Awesome

This repository:

Establishes a terse syntax for describing a broad range of CRC32 implementations.
Contains a code generator for turning terse descriptions into executable C code.
Contains benchmarking apparatus for CRC32 implementations, along with a range of benchmark results.
Presents some novel CRC32C implementations which are faster than the previous state of the art.
- Apple M1: 9.6% faster (77.55 -> 85.05 GB/s)
- Cascade Lake: 25% faster (25.32 -> 31.55 GB/s)
- Ice Lake: 56% faster (41.00 -> 63.98 GB/s)
- Sapphire Rapids: 19% faster (81.68 -> 97.30 GB/s)

Running make will generate and compile and benchmark a handful of different implementations. Alternatively, run make generate and then use ./generate to generate a particular implementation.

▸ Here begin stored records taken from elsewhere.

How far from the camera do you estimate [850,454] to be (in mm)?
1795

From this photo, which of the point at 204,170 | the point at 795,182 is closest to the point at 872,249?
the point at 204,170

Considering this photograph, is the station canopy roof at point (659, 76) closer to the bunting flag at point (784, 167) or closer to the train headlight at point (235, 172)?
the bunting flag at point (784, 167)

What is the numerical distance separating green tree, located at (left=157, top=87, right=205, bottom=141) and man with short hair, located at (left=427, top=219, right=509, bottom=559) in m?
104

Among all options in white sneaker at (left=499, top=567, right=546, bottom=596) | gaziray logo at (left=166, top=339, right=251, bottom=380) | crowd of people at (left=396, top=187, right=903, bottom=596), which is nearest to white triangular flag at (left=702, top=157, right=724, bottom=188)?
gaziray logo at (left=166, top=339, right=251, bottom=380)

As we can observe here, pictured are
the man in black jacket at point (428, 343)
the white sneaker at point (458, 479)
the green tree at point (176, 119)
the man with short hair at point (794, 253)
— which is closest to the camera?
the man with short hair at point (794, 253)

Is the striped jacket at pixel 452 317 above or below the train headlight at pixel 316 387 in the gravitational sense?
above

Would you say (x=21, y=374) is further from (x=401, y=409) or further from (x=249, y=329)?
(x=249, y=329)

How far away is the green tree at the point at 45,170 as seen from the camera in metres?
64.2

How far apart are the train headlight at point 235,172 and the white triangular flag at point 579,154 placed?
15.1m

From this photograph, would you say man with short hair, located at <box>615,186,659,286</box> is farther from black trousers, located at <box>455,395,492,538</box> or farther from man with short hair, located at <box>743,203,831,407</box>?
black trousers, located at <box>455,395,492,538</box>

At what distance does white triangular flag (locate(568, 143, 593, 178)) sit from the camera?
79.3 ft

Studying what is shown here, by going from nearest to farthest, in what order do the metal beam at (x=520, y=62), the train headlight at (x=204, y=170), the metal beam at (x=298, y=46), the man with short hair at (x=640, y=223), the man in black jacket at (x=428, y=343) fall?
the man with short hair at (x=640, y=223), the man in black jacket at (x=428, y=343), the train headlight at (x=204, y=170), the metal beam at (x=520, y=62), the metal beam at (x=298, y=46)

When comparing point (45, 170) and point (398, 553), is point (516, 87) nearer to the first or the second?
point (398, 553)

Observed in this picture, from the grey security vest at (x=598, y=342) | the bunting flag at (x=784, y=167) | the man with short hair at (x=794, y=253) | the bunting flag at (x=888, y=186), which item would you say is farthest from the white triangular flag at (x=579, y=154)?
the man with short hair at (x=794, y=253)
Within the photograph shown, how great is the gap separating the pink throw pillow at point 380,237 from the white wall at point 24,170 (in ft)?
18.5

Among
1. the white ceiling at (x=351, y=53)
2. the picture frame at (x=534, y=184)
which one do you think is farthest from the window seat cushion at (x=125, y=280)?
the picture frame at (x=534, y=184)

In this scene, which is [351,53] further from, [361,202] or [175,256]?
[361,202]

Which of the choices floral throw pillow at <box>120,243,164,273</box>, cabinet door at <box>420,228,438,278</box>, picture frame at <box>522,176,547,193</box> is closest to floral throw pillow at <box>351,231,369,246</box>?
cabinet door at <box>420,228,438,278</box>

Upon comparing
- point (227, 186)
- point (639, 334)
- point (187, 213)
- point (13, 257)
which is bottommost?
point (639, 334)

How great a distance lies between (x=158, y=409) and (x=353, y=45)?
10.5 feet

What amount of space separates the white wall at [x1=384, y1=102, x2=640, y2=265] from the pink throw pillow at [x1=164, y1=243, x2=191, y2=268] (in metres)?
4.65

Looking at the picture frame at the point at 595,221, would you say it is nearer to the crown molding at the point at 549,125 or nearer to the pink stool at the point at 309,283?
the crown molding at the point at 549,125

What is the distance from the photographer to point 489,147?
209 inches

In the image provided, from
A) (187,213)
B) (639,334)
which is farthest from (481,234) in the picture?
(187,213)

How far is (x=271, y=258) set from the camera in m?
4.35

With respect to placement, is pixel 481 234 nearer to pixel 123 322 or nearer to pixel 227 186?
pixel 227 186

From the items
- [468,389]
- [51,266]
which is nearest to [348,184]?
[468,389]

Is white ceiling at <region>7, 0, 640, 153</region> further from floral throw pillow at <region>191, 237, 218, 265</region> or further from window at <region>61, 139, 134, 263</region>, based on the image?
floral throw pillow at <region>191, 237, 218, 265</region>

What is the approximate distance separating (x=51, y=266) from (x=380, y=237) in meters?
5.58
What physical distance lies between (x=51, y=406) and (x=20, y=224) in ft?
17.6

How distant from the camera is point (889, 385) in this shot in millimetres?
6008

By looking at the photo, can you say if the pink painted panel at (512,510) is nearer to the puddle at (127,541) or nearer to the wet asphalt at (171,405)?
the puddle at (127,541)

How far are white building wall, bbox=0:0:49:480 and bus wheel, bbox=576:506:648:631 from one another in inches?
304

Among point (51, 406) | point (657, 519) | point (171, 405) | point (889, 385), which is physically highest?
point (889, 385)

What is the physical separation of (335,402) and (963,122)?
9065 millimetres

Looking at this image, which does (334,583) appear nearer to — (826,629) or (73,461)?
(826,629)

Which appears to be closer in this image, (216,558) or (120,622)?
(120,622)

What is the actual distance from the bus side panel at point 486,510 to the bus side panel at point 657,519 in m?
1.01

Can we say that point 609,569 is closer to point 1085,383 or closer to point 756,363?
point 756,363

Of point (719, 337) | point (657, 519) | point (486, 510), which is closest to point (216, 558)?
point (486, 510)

Terse syntax for describing CRC32 implementations

Step 1: Instruction set (-i)

Terse syntax	gcc equivalent	Example CPUs
`-i neon`	aarch64 `-march=armv8-a+crypto+crc`	Apple M1, GCP Tau T2A (Ampere Altra Arm)
`-i neon_eor3`	aarch64 `-march=armv8.2-a+crypto+sha3`	Apple M1
`-i sse`	x86_64 `-msse4.2 -mpclmul`	Any Intel or AMD CPU from the last 10 years
`-i avx512`	x86_64 `-mavx512f -mavx512vl`	Intel Skylake X and newer, AMD Zen 4
`-i avx512_vpclmulqdq`	x86_64 `-mavx512f -mavx512vl -mvpclmulqdq`	Intel Ice Lake and newer, AMD Zen 4

For CRC32, the key feature required of any instruction set is a vector carryless multiplication instruction, e.g. pclmulqdq on x86_64 or pmull on aarch64. Three-way exclusive-or is also useful, e.g. vpternlogq on x86_64 or eor3 on aarch64.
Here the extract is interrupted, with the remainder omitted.